Médica Interna de Medicina Geral e Familiar
Lagoa

Diversificação alimentar - o novo paradigma

A Diversificação Alimentar é o processo em que o bebé começa a consumir outros alimentos que não o leite materno ou fórmula artificial para lactentes, até ser capaz de fazer uma alimentação semelhante à dos adultos.

Em Portugal, verificava-se grandes variações nas recomendações médicas acerca deste tema, até que, em 2012, a Sociedade Portuguesa de Pediatria (SPP) publicou um artigo sobre o mesmo, baseado na norma de 2008 da Sociedade Europeia de Gastroenterologia e Nutrição Pediátrica (ESPGHAN). Em Janeiro de 2017, a ESPGHAN elaborou um novo documento de forma a incluir novos estudos. No entanto, a SPP ainda não atualizou o artigo de 2012 sobre este tema. Assim, até este ser revisto, há que conhecer e aplicar as orientações da ESPGHAN – sendo estas mais recentes e baseadas em evidência científica.

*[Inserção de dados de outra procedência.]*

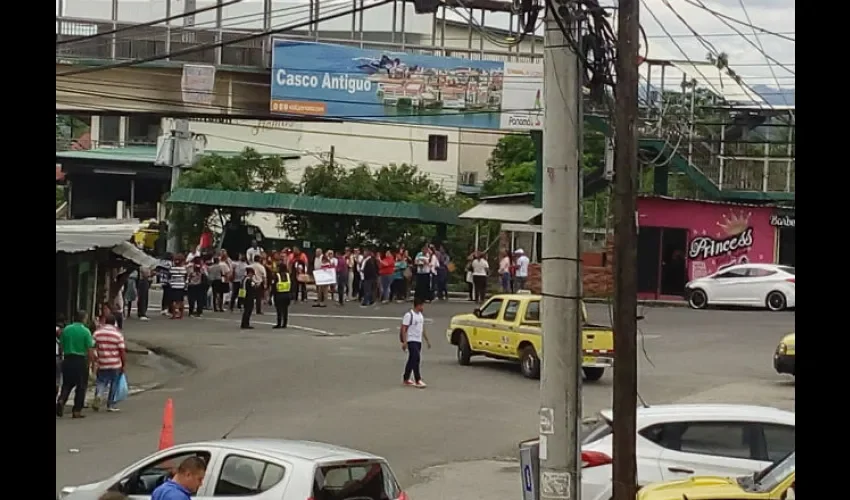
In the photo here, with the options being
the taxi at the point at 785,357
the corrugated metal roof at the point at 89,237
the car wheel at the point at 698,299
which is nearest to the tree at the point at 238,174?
the corrugated metal roof at the point at 89,237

Neste sentido, devemos começar a diversificação alimentar aos 4-6 meses com alimentos tradicionais ricos em ferro e vegetais amargos (uma sopa de legumes com carne ou peixe e azeite, por exemplo), evitar o sal e o açúcar, ir variando os sabores e não atrasar alimentos alergénicos, promover a mastigação e a autonomia e respeitar os sinais de fome e saciedade da criança.